RecBlast is a module that provides a Reciprocal searching framework for finding homologues of sequences between a query species, and a list of target species. RecBlast is designed to be flexible by allowing the user to customize each step of the pipeline, from the forward and reverse search algorithms, to the sequence database for hits. The output of the search is also highly customizable, and can be set to either provide 1:1 Best-Hits or 1:Many hits. The package is written in a modular, parallelized fashion to maximize search efficiency while also allowing for easy additions and modifications to the pipeline.
- Reciprocal searching of any number of sequences between a query species and any number of target species
- Runs on multiple cores
- Uses either BLAT or BLAST for the searches, with room for other options such as HMMER
- Local or remote search host options
- Can use FASTA files, BLAT or BLAST databases, SQL databases, or Ensembl for sequence retreval
The core of the module is the RecSearch object, which organizes the various settings for the reciprocal search. After initializing it with the target and query species, the search types, and the sequence source, one can then change the criteria for the searches or change advanced settings.
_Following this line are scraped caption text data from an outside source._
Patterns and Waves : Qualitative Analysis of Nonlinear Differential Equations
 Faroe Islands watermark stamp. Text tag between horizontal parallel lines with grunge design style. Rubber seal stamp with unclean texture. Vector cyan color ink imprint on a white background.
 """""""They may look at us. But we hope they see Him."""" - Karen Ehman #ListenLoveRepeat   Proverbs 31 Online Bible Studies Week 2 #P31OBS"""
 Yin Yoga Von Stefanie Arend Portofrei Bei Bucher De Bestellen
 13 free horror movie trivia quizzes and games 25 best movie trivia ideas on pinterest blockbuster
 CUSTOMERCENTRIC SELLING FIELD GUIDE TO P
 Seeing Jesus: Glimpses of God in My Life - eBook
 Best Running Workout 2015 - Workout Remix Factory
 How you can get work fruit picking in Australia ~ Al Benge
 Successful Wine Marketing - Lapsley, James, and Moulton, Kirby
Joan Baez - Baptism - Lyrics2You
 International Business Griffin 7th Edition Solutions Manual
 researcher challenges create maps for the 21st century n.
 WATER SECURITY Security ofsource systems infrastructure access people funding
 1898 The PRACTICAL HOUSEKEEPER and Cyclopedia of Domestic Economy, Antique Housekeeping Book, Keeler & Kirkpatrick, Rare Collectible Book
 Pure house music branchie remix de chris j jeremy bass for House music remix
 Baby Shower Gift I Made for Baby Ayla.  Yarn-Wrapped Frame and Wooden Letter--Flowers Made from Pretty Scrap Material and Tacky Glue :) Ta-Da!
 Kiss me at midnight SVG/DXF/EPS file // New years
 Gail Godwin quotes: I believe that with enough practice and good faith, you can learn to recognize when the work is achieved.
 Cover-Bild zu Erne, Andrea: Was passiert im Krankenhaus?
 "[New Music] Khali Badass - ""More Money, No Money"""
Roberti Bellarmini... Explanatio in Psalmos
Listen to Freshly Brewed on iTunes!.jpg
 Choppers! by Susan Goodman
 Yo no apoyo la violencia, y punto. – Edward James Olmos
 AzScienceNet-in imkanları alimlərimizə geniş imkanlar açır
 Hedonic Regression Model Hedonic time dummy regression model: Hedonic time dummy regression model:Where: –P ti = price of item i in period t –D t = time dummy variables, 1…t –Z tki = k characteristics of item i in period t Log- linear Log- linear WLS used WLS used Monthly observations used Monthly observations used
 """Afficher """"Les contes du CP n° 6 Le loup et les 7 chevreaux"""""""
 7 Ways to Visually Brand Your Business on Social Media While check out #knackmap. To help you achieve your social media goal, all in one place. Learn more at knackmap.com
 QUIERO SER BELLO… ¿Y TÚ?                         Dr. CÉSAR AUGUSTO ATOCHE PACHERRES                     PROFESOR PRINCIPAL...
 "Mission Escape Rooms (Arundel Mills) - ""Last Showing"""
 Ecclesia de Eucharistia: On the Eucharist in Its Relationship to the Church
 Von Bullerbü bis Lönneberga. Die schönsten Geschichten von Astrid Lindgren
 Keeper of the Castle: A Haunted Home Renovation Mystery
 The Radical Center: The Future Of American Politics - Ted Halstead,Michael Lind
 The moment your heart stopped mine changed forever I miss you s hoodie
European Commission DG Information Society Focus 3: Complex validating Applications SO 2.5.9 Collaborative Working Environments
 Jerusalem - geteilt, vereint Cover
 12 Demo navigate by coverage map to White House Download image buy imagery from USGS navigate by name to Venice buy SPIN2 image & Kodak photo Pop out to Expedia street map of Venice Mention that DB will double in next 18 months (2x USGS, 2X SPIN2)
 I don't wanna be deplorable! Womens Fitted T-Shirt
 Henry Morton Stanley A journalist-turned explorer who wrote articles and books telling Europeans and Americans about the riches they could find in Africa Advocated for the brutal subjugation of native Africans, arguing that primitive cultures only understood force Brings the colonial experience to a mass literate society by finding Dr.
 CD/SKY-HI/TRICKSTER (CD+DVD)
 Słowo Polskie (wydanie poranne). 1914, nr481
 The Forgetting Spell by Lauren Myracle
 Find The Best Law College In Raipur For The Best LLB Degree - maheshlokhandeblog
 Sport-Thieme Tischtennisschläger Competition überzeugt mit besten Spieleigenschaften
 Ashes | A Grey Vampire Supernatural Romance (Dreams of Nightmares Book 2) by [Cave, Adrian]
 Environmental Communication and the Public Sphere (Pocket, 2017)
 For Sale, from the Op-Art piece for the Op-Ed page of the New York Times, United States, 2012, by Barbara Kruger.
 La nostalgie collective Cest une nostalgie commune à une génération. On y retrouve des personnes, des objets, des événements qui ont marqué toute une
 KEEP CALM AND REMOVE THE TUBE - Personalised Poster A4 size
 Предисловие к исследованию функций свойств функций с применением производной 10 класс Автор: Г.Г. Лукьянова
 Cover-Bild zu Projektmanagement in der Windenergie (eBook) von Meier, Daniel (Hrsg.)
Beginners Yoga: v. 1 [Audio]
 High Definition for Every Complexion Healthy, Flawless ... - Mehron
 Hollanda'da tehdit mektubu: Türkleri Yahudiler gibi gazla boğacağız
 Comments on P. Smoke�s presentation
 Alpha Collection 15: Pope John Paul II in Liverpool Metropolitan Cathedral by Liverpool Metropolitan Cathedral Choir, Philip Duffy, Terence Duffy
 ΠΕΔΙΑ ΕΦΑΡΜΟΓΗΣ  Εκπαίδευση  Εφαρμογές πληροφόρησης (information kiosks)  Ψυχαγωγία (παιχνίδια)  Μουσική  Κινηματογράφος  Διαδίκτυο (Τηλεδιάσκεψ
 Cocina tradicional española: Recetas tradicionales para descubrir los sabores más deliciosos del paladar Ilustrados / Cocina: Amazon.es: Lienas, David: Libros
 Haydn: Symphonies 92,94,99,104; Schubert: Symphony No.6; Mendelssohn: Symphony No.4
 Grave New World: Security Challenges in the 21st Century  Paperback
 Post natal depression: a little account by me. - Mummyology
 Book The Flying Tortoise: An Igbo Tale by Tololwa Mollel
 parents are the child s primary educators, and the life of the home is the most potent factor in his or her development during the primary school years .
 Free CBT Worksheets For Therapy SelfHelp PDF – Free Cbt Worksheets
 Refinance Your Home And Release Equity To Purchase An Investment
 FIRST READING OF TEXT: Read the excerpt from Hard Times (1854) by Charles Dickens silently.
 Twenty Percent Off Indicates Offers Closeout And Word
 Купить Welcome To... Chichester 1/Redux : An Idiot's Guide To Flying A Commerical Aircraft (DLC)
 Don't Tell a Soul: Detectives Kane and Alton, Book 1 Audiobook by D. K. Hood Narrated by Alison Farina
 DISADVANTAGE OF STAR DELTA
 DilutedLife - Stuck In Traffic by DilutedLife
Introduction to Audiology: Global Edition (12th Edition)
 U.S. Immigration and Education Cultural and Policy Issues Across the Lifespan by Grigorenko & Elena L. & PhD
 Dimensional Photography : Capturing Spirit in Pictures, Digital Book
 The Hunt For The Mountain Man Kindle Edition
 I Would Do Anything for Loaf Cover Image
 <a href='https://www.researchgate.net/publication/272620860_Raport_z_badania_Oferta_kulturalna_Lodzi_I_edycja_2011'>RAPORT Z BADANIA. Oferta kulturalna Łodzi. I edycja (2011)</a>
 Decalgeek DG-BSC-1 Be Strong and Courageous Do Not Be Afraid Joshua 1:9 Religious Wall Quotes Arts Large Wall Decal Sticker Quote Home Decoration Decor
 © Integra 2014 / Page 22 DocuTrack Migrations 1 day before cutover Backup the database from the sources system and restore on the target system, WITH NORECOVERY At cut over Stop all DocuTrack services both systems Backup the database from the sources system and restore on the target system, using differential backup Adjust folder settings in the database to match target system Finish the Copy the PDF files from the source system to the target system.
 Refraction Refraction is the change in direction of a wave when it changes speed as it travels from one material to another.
from RecBlast.RecBlast import RecSearch
# Initialize the RecSearch Object
# We are using protein sequences from Humans to query the African Elephant genome,
# using BLAT as the algorithm, and obtaining results from the twobit file.
recblast = RecSearch(target_species="Loxodonta africana", query_species="Homo sapiens",
forward_search_type="tblat", reverse_search_type="blat-transcript",
sequence_source="twobit", verbose=0)
# Read query sequences from a FASTA file
recblast.set_queries("Test/query/3protein.fasta", infile_type="fasta")
# For the forward BLAT search, set 'database' to the loxAfr 2bit file
# RecSearch will by default automatically search for a 2bit file otherwise.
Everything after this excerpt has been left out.